The late twentieth century resurgence of religion in world affairs has been among the most politically charged phenomenon of our time. From the rise of transnational religious networks, to controversial legal challenges to religious rights, to state-sponsored trials for religious minorities, the issues remain critical and volatile. In this light, this course explores contemporary issues dealing with the dueling principles of religious freedom set alongside cultural practices and the role of the nation-state in managing, accommodating and disengaging with protections based on religious difference and legal questions. By examining recent and emerging scholarship on religious practices embedded in legal/political/moral controversies, the central goal is to explore the ways that new uses of religion and the law are changing the ways that scholars are engaging these topics.
The course will be taught in seminar format and students will engage with the historical, theoretical and ethnographic literature on this topic. Themes will range from formations of secularism and genealogies of religion, debates over freedom and its fictions, and the social construction of law as it relates to dilemmas over pluralism, evidentiary questions and anthropological interrogations of the role of trials.
As anthropologists continue to grapple with changing notions of “the field” from local to global, this course covers ground breaking, recent and emerging scholarship. The goal is to explore both pragmatic and theoretical problems of modernity, transnationalism, and diasporas in specific historical and ethnographic contexts. Drawing on a range of analytic tools about how we might understand the dynamics of transnational formations-- from theories of connections, to scapes to vernacularization, to mappings, to friction--the course will emphasize the interrelations between international and transnational cultural processes and more circumscribed forms of practices.
This course will examine scholarship related to the development of the anthropology of Africa with a focus on Sub-Saharan Africa. The goal of the course is to explore the founding tenets of anthropological inquiry and methods and to ponder how those developments contributed to anthropological understandings of Africa in the scholarly imagination and its relationship to other ways of knowing. By asking why particular questions emerged and how those inquiries were presented, we will explore the social and political contexts in which particular studies emerged and assess the coherence and value of those analyses. A central goal will be the evaluation of sources and methods of constructing arguments through which students will be encouraged to assess different ideological and/or theoretical approaches used in scholarly writing on Africa.
This course is centered on the work of a few key theorists around which we will explore the relationship between culture and power, freedom, agency and social reproduction. We will assess the relationships between the individual, society, the state and its fictions, as well as questions having to do with how to understand and theorize social change. We will begin by exploring the foundations of contemporary anthropology and its relationship to coloniality and postcoloniality and then move to explore the Critical Theory of the Frankfurt School as an intervention into Marxist theorizing. This will be followed by a focus on three of the most influential social theorists of the mid to late 20th century: Antonio Gramsci, Pierre Bourdieu, Michel Foucault, Agamben, and supplemented with the work of thinkers such as Achille Mbembe, Jean and John Comaroff, Judith Butler, and Gilles Deleuze and Félix Guattari. Class discussions will emphasize contemporary debates concerning the relationship between power, cultural politics and processes of naturalization.

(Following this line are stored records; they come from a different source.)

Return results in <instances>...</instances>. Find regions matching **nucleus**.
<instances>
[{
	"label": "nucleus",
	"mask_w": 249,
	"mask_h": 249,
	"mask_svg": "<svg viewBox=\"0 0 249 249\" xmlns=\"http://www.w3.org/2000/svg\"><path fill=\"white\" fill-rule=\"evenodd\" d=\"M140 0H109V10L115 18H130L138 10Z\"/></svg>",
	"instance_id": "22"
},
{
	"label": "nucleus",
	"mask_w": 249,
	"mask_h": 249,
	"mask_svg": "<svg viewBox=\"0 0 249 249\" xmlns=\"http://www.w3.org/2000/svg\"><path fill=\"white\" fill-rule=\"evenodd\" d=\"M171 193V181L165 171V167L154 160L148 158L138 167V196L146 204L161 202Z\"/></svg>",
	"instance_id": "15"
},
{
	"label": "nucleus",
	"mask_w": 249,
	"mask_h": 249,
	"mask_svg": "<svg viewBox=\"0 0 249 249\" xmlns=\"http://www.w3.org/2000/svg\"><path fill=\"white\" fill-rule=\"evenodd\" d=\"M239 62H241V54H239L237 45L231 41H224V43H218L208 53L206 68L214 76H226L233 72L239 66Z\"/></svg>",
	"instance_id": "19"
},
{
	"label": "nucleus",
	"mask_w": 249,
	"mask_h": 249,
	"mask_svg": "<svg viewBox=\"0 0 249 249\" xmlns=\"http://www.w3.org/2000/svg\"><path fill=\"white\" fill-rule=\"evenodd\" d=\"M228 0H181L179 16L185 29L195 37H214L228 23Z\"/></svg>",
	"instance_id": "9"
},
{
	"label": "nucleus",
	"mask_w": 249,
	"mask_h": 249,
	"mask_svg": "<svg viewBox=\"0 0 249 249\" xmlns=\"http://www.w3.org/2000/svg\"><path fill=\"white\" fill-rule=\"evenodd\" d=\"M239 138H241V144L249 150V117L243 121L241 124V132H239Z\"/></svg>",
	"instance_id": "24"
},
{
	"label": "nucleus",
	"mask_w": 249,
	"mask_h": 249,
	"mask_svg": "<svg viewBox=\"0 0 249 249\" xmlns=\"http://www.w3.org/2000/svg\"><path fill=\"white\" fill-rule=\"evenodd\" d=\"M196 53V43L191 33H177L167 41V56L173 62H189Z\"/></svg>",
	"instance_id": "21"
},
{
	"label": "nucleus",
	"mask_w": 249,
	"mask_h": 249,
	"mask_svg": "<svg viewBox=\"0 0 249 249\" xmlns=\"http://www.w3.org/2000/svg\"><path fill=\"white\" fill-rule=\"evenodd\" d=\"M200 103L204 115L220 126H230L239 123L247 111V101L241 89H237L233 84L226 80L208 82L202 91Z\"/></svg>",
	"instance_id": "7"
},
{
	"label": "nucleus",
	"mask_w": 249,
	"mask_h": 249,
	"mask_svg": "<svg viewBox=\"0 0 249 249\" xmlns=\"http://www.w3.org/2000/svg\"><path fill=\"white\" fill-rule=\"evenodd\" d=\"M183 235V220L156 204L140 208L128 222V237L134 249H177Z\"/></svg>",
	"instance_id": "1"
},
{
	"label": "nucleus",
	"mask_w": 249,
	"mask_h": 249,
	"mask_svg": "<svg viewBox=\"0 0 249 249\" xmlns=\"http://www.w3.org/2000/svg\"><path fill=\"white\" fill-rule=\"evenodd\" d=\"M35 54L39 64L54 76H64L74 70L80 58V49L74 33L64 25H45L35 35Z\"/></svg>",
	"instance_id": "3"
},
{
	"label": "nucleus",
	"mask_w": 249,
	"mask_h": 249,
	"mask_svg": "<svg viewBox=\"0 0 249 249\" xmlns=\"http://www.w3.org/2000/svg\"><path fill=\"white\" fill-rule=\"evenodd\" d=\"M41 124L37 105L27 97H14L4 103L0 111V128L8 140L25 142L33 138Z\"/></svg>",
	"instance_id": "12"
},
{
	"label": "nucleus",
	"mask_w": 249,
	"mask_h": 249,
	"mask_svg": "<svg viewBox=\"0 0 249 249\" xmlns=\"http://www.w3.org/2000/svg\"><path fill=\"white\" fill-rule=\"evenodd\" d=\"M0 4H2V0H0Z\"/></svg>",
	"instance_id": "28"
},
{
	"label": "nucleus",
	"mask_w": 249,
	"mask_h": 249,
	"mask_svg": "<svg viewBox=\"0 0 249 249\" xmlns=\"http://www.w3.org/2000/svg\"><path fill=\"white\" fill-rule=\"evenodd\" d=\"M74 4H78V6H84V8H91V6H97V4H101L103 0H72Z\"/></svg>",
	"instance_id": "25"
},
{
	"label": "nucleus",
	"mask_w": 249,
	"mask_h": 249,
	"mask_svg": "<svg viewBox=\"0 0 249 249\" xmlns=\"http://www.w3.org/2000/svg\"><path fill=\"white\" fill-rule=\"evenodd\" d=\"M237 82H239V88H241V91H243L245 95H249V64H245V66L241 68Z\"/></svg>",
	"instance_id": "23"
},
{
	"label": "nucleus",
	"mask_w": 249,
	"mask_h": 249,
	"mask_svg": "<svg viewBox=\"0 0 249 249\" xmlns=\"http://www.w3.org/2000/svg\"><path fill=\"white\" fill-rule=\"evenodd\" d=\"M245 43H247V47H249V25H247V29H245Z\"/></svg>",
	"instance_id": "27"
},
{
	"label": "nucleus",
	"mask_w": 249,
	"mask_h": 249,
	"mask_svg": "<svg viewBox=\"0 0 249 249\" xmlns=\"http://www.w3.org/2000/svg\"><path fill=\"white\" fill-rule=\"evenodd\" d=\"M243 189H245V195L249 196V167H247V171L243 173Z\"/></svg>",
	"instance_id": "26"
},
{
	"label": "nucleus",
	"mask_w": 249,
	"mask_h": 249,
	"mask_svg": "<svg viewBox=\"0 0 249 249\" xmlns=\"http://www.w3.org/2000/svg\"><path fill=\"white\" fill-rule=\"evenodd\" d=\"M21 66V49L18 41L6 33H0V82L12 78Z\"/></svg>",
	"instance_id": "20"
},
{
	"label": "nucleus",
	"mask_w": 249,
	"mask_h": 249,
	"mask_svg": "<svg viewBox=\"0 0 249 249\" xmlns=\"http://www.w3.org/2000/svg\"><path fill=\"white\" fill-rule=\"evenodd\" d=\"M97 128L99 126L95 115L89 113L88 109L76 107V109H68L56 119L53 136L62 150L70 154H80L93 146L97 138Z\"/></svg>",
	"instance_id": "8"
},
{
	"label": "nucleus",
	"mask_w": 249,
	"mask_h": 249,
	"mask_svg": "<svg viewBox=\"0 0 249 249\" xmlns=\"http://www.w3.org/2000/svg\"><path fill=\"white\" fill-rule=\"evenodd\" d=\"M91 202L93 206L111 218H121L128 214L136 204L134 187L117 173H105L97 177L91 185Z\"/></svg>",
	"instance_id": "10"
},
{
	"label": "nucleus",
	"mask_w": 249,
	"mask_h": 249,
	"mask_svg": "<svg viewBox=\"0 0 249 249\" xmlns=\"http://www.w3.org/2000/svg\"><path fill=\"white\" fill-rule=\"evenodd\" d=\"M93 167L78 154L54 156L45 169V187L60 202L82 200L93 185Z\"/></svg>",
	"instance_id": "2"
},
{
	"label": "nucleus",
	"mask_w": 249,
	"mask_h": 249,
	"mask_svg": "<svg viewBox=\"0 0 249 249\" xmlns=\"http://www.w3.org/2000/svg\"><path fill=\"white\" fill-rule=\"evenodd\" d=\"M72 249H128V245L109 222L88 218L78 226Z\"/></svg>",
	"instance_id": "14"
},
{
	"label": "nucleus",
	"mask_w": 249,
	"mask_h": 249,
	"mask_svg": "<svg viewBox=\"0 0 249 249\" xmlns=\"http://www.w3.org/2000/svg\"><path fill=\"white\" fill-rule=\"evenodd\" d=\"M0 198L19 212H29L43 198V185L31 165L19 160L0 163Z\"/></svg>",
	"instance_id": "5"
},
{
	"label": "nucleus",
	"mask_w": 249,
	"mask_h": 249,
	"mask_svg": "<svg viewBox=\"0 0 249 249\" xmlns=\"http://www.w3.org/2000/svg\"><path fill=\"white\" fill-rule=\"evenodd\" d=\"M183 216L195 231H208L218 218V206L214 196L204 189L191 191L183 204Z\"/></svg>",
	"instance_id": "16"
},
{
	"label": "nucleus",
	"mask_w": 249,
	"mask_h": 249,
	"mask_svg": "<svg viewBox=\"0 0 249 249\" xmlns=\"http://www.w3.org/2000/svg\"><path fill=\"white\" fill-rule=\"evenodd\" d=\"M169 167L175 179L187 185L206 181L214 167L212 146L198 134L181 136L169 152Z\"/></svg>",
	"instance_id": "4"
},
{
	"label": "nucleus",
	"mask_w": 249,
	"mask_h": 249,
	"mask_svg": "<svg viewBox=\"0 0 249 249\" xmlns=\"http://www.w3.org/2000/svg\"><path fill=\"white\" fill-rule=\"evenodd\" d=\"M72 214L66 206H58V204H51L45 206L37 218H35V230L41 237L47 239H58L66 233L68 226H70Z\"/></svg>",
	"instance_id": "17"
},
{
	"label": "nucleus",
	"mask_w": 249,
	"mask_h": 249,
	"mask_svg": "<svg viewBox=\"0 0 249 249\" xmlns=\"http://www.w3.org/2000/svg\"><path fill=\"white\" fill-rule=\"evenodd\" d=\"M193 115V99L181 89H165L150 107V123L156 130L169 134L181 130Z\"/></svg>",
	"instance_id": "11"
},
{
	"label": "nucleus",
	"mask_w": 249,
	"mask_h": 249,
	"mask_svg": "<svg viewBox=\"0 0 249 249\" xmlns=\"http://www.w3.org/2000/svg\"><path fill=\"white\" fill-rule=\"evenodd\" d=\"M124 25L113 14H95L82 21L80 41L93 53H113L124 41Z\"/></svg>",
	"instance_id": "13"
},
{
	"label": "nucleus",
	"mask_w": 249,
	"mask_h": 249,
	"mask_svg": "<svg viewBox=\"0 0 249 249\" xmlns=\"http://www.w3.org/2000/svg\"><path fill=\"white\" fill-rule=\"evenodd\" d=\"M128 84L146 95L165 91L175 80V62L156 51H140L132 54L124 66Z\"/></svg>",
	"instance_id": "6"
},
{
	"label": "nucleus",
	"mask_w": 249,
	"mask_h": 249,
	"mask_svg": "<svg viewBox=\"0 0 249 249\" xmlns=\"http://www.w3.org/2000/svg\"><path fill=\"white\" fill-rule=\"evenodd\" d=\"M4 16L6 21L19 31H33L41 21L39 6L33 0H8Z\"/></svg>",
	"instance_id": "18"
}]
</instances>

Since the beginning of the shaping of anthropology as a discipline, anthropologists have been concerned with questions about the maintenance of order, particularly in stateless societies. Early anthropologists found that the study of law provided insights into these and larger questions about societal norms and culturally shaped attitudes. Gradually the sub-field of legal anthropology took shape with these concerns in mind. Today, some have argued that we are living in an age in which the political is increasingly being displaced into the realm of the legal yet ethnographic fieldwork has shown that we have entered a period in which people are increasingly using political strategies to make legal claims. Scholarship on new social formations such as human rights movements, the invention of a notion of civil society, the growth of non-governmental organizations, and the “rule of law” has become all the more important.
New forms of legal language are becoming key resources in daily life; thus understanding the relationships between law and culture as well as law and politics is becoming all the more critical in the contemporary period. By asking how relationships between legal, cultural and political realms are structured, we will study changing approaches to law in anthropological work. The course will examine how law provides tools for both social struggle and social control and will explore classical and contemporary texts in legal and political anthropology in order to detail the cultural dimensions of law and law’s changing relationship to discipline.